Although most people complete the pilgrimage on foot, there is an increasing number of cyclists, and I even saw some people running from village to village.  There were several accompanied by a dog and I was even passed by a couple on horseback.

Not everyone carries their possessions on their back.  There are many who contract a specialist tourist agency to reserve accommodation along the route, and arrange for their bags to be transported from place to place. And at the other end of the scale there are the low-cost options of the albergues, with dormitories and the local restaurants with their ‘cheap and cheerful’ three-course pilgrim menu. As one Spanish family told me – ‘It can be a quite inexpensive holiday’.

Are many participating for purely religious reasons?  I suspect that these days they are very much in the minority. And perhaps this is reflected in the fact that, apart from being open during their occasional mass, most churches and chapels in the villages are shuttered and locked.

Does the crypt under the cathedral in Santiago actually contain the remains of Saint James?  Until the tomb is opened or x-rayed to reveal a decapitated skeleton, and I suspect that the Church will remain reluctant to ever give permission, it will have to remain a matter of individual faith.

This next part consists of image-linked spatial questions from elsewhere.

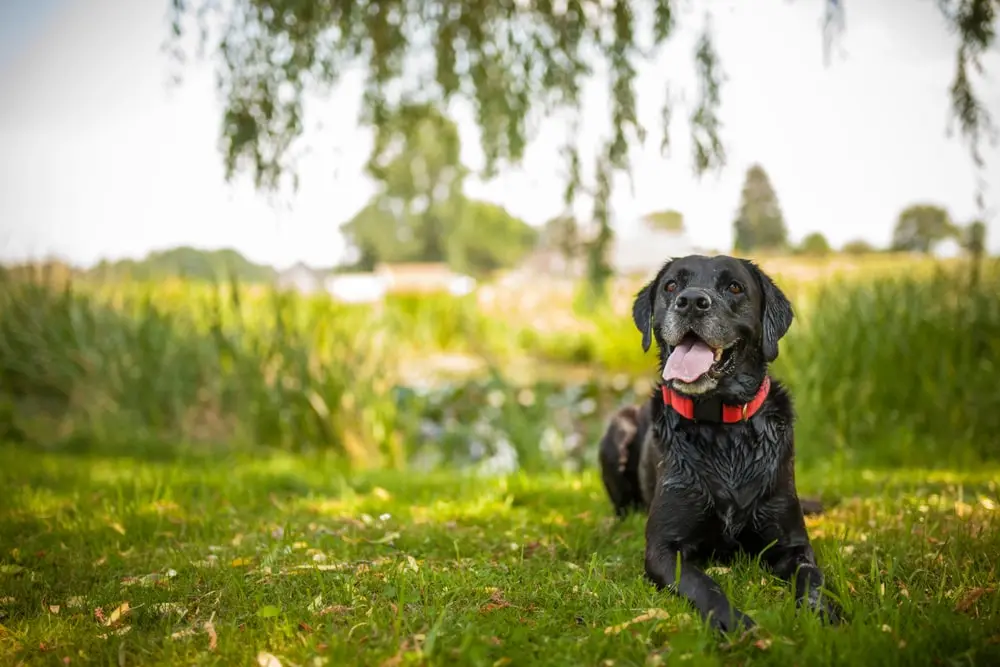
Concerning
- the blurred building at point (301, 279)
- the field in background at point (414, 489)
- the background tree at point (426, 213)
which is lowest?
the field in background at point (414, 489)

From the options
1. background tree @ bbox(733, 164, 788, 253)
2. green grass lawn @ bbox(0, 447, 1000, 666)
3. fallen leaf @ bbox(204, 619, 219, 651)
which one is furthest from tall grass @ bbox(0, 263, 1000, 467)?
fallen leaf @ bbox(204, 619, 219, 651)

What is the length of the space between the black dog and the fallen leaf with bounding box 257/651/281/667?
1383 millimetres

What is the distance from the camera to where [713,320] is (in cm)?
308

But does the veracity of the legend really matter?  Every year thousands upon thousands of people of all ages and all nationalities walk for weeks for hundreds of miles across a beautiful landscape in all weathers.  That is surely no bad thing.

And if some of them benefit spiritually, that’s their bonus.


The Pilgrim Sailor

Belorado is a small village that lies between Logrõno and Burgos in northern Spain, on the pilgrim way to Santiago de Compostela. The location has apparently been inhabited since before Roman times.

On the way into Belorado we came across a sign stating that four hundred casualties of a local battle between local volunteers and the occupying army of Napoleon were buried beneath the ground on which we were standing.

Quite a sobering thought.

Plaque outside Belorado commemorating the 1810 battle

A little further on we came across the Albergue A Santiago and I took a room for the night.

Later, having a beer outside in the warmth of the evening sun, we chatted with two Frenchmen.  They were of early retirement age and were on their fourth pilgrimage to Santiago.  Walking from village to village for days and weeks on end can be quite addictive.

They told us of a sailor that they had recently met who had been involved in a shipwreck off Iceland many years previously. The sailor had sworn to the Virgin Mary that if he survived he would spend the rest of his life walking to Santiago de Compostela. He was subsequently saved and to date he had completed 25 pilgrimages, including one from Saint Petersburg in Russia.

It was not until later that I recalled having taken a photo in Logroño of a huge wall painting of an old man with body tattoos of the stamps of various Camino villages.

Was he the old sailor that the Frenchmen were describing?